I – DEFINITION INTERETS

L’angine se définit par l’infection aiguë de l’amygdale palatine et du pharynx. C’est une affection intéressante à plusieurs titres

  • Elle constitue un motif fréquent de consultation en médecine générale surtout chez l’enfant et l’adolescent.
  • Son diagnostic est avant tout clinique.
  • Ses étiologies sont variées dominées par les infections virales en fréquence et par l’infection streptococcique en gravité ce qui justifie une antibiothérapie probabiliste systématique devant une angine érythémateuse ou erythémato-pultacée.

Après un rappel anatomique, nous envisagerons les diagnostics positif, étiologique et différentiel des angines.

 

II – RAPPEL ANATOMIQUE.

Les amygdales palatines font partie de l’anneau lymphatique de Waldeyer avec l’amygdale linguale et les végétations adénoïdes ou amygdales pharyngées.

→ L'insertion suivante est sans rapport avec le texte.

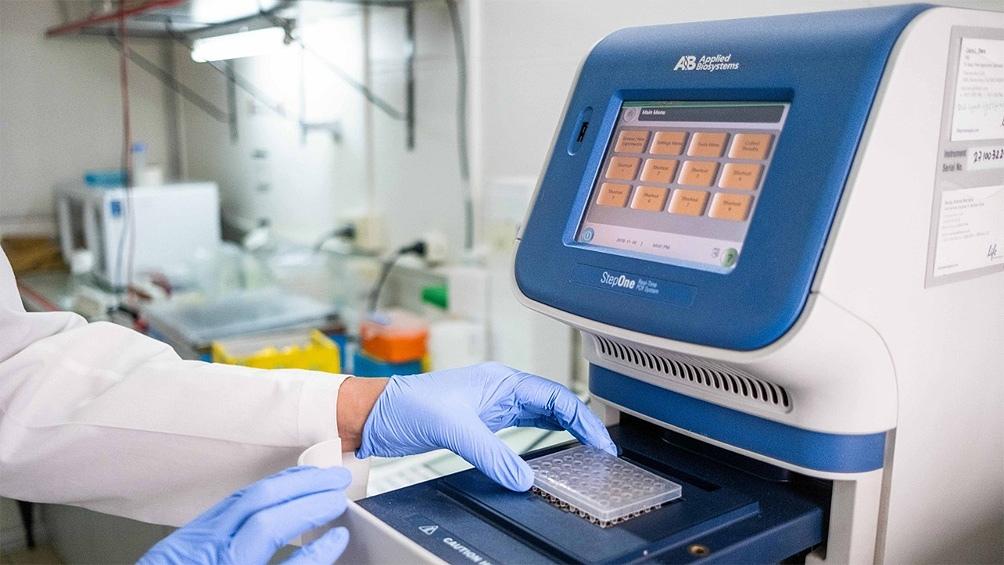 Lo investigadores venían estudiando el accionar de la proteína en el cáncer.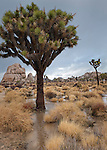 Joshua Tree (Yucca brevifolia) in the Mojave Desert, is ironically inundated by surface rain water runoff after a heavy rain storm in Joshua Tree National Park, California.  Several studies have been done on these centuries-old trees.  In a current study, ecologists from the US Geological Survey linked climate change to population decline and are modeling the impacts of climate change on their survival, and the possibility that 90 percent will be wiped out of their current range (and out of the national park) in 60 to 90 years.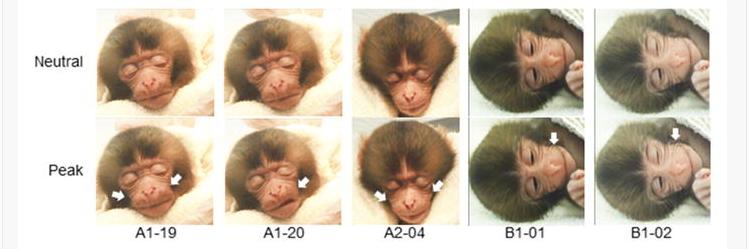 MonkeySleepFig_CONTENT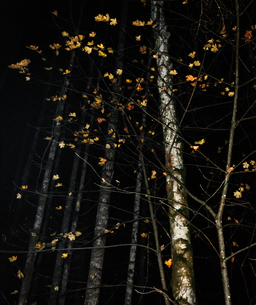 Few maple leaves hang on to a small sapling on a autumn night.の写真素材 [FYI03758168]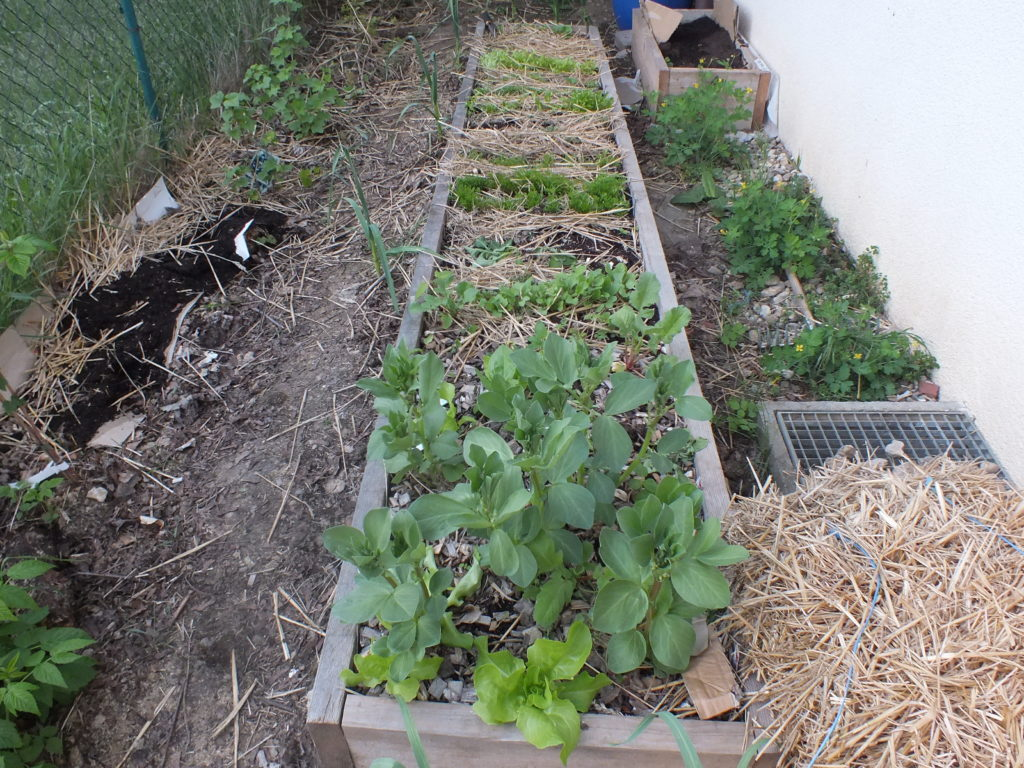 Ogródek w kwietniu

Ce sont deux formations lymphoïde de forme ovoïde à grosse extrémité inférieure plaquée chacune contre la paroi latérale de l’oropharynx, dans une loge musculaire

 

- Dont la paroi antérieure est constituée par le pilier antérieur du voile du palais, repli muqueux qui délimite l’isthme du gosier avec son vis-à-vis et dans lequel chemine le muscle palato-glosse et son arcade veineuse.

 

- Dont la paroi postérieure est constituée par le pilier postérieur, dans lequel cheminent le muscle palato-pharyngienet son arcade veineuse.

 

- Dont la paroi externe comprend de dedans en dehors:

. L’aponévrose intra pharyngée

. Les plans des muscles constricteurs supérieur et moyen, traversé par les muscles stylo pharyngiens; stylo-glosse et par les artères nourricières de la glande.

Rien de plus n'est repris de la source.